Je pense que quelqu'un comme Sayles qui connaît bien son histoire américaine n'a pas eu de mal à trouver des exemples de briseurs de grève sadiques, la violence sociale était telle que les événements montrés dans le film font partie d'un ensemble de gréves et de répressions appelés les "Coal Wars": je joint un extrait de la page wikipedia du Massacre de Ludlow dans le Colorado, quelques années avant la bataille de Matewan, mais où s’était illustrée la même agence de détectives privés/briseurs de gréve: "Baldwin–Felts had a reputation for aggressive strike breaking. Agents shone searchlights on the tent villages at night and fired bullets into the tents at random, occasionally killing and maiming people. They used an improvised armored car, mounted with a machine gun the union called the "Death Special", to patrol the camp's perimeters" Et suffit aussi de voir bien plus tard un documentaire comme Harlan County, USA qui est tourné dans des mines de charbon ayant connu des gréves/massacres similaires dans les années 30 et suit un autre conflit syndical 40 ans plus tard et on y voit les flics/agents de la compagnie qui tirent sur l’équipe de tournage oklm.
Est-ce que c'est possible, ceci-dit, que le film fasse plus une synthèse de ces méfaits qu'un exemple réel ? Je veux dire, genre, ici la brisure de grève est virulente, mais elle synthétiserait plusieurs types de brisures de grève réels avec un peu moins d'ampleur, plutôt que la représentation exacte d'un exemple réel de brisure de grève avec la même somme de descriptions que dans le film. (a priori, de ce que tu dis, Matewan a l'air de ne faire aucune exagération)
Il faudrait que je le revoie pour avoir le détail, mais le film recrée un événement réel (la Bataille de Matewan), et le nombre de morts lors de la fusillade est le même dans le film que dans la réalité. Ce qui se passe avant et les détails peuvent avoir été dramatisés et synthétisés comme tu le dis (la torture du mineur potentiellement, il n'y a pas ça sur wikipedia mais qui sait si ce n'est pas arrivé dans une autre grève), vu que je pense que le film fait un portrait plus large des rapports de force des communautés minières entre elles et face aux menaces, en s'inspirant sans doute de plusieurs sources, avant de mener vers un événement historique précis.

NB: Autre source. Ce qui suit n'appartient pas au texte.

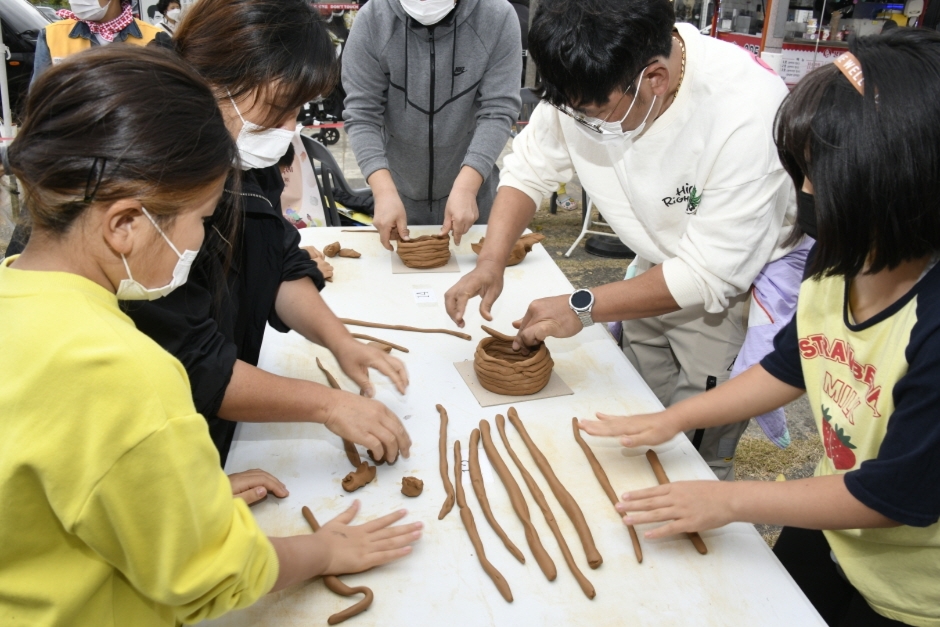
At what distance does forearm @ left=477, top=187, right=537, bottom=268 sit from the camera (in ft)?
7.54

Je poursuis ma découverte de John Sayles après l’excellent City of Hope. On reconnaît définitivement la patte du cinéaste, notamment sa fibre sociale à travers un film qui est mine de rien assez engagé. Même si on a un personnage principal avec ce syndicaliste incarné par Chris Cooper, l’idée reste avant tout de décrire une communauté, un vrai petit microcosme social avec cette petite ville de mineurs où chacun a ses intérêts, où les ouvriers sont syndiqués mais veulent exclure les noirs, qui eux-mêmes n’aiment pas les italiens… Bref ça tisse une toile plutôt complexe et nuancée, à l’exception sans doute des deux agents de la compagnie qui sont quant à eux de purs salauds bien jouissifs à voir en action.
Le film ne manque pas de montées en intensité, je pense notamment à un long segment autour du meurtre potentiel d’un personnage qui joue du montage alterné pour bien étirer le suspense, ou encore ce climax que n’aurait pas renié Peckinpah. Mais le film trouve aussi sa valeur dans ses moments plus calmes, ses petits instants de vie qui montrent la communauté exister en mettant notamment en avant la musique comme un vecteur de lien.
Un beau film engagé autant qu’un beau film de cinéma.